Toutefois, en tant que regroupements d’organismes communautaires autonomes, nous nous inquiétons de la santé des milliers d’employées du communautaire, des femmes pour la vaste majorité. Comme plusieurs, elles manquent de matériel de protection, elles vivent de la pression, elles doivent s’adapter au télétravail, souvent avec des enfants à la maison.
De leur côté, les directions doivent gérer des mises à pied, des quarantaines, le roulement et la pénurie de main-d’œuvre. Elles doivent connaître les règles sanitaires et les programmes d’aide gouvernementaux. Devant tout ce travail, nous nous attendons à une plus grande reconnaissance de la part de votre gouvernement.
Une aide lente à arriver
Dès les premiers jours du confinement, François Legault annonçait un fonds d’urgence pour les organismes communautaires qui travaillent en première ligne. Or, il s’est passé plus d’un mois avant que soit annoncée une aide de 20 millions1. Nous savons déjà que le montant s’avèrera insuffisant pour plusieurs régions. Aussi, considérant que ces fonds n’arriveront pas aux groupes rapidement, plusieurs organismes se demandent combien de temps ils pourront encore tenir. Sans disponibilité financière, il est impossible d’offrir une prime de risque au salaire, d’accorder des heures supplémentaires, d’embaucher des ressources humaines. Déjà sous-financés avant la crise, comment pourraient-ils avancer des sommes qu’ils n’ont pas ?

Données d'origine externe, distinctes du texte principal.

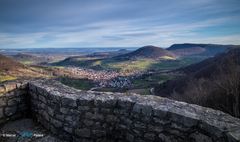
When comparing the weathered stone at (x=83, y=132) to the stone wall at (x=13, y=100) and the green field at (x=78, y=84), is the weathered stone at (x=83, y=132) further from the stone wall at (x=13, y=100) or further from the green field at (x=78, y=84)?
the green field at (x=78, y=84)

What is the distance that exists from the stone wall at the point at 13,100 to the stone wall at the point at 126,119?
103 centimetres

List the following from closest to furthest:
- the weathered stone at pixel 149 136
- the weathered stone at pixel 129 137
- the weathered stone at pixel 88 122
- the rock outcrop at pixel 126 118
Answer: the rock outcrop at pixel 126 118, the weathered stone at pixel 149 136, the weathered stone at pixel 129 137, the weathered stone at pixel 88 122

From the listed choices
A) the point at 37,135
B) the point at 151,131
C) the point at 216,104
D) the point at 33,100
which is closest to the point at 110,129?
the point at 151,131

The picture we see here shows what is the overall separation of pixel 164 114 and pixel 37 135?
12.2ft

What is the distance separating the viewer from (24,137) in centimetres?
577

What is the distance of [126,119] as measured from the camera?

Dans le même ordre d’idées, nous attendons des consignes claires concernant l’allégement des responsabilités administratives des organismes. Car plusieurs groupes, qui sont dans le feu de l’action ou en réorganisation, seront incapables de réaliser leur reddition de comptes annuelle et tenir leurs assemblées dans les délais habituels. Certains n’ont même pas accès à leurs locaux ! Nous demandons donc au gouvernement de revoir les délais administratifs rapidement. En ce moment, est-ce qu’on préfère que les organismes fassent de la paperasse ou qu’ils s’occupent des populations vulnérables ?
Quel avenir pour les organismes communautaires et les populations qu’ils soutiennent ?

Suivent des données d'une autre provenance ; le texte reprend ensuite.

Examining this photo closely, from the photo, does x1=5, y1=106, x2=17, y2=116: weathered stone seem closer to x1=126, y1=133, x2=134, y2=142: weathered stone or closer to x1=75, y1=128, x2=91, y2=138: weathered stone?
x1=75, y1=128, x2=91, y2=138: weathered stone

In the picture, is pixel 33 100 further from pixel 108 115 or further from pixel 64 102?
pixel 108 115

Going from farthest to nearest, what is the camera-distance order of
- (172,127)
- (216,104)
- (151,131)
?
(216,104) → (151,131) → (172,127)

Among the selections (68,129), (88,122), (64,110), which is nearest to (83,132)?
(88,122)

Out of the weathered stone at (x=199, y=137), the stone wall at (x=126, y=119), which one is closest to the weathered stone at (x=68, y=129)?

En plus d’être sous-financés, plusieurs organismes ont perdu des levées de fonds qui représentaient parfois des dizaines de milliers de dollars de revenus. Les employées et bénévoles sont déjà épuisés, des organismes se sont endettés pour la crise, et les levées de fonds resteront difficiles vu l’appauvrissement généralisé. Cette situation est extrêmement préoccupante. Car nous savons qu’après la crise sanitaire, la crise économique continuera de frapper de plein fouet. Les besoins d’aide et la détresse grandiront. Sans une plus grande aide gouvernementale, des organismes devront mettre des employées au chômage et ralentir leurs activités. Notre précieux filet social sera une fois encore affaibli, à un moment où nous en aurons grandement besoin.

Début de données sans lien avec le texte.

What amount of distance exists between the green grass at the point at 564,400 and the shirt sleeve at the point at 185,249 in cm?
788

C’est pourquoi le gouvernement doit s’engager à soutenir de manière plus conséquente les organismes communautaires dès aujourd’hui et dans les années à venir. Si on veut éviter d’aggraver les injustices sociales, déjà exacerbées par la crise, il faudra mieux soutenir les groupes qui aident les populations plus vulnérables. Les conditions de travail des employées de notre secteur, essentiel au mieux-être collectif, doivent aussi être prises en compte, comme celles des autres catégories d’employées mal reconnues. Profitons de notre prise de conscience collective pour réparer les erreurs du passé et aider les secteurs essentiels qui ont été négligés ! Au nom des milliers organismes communautaires autonomes du Québec et des millions de personnes qui les fréquentent chaque année, nous vous invitons à passer de la parole aux actes.
Hugo Valiquette, président
Coalition des Tables régionales d’organismes communautaires (CTROC)
Signataire en appui à la lettre
Marie-Line Audet, Directrice générale
Table nationale des Corporations de développement communautaire (TNCDC)
Notes
1- Une aide qui s’ajoute à d’autres fonds moins importants mis en place pour des besoins ciblés : 2M$ en aide alimentaire, 2.5 M $ pour les femmes victimes de violence et10M$ distribués par les députés.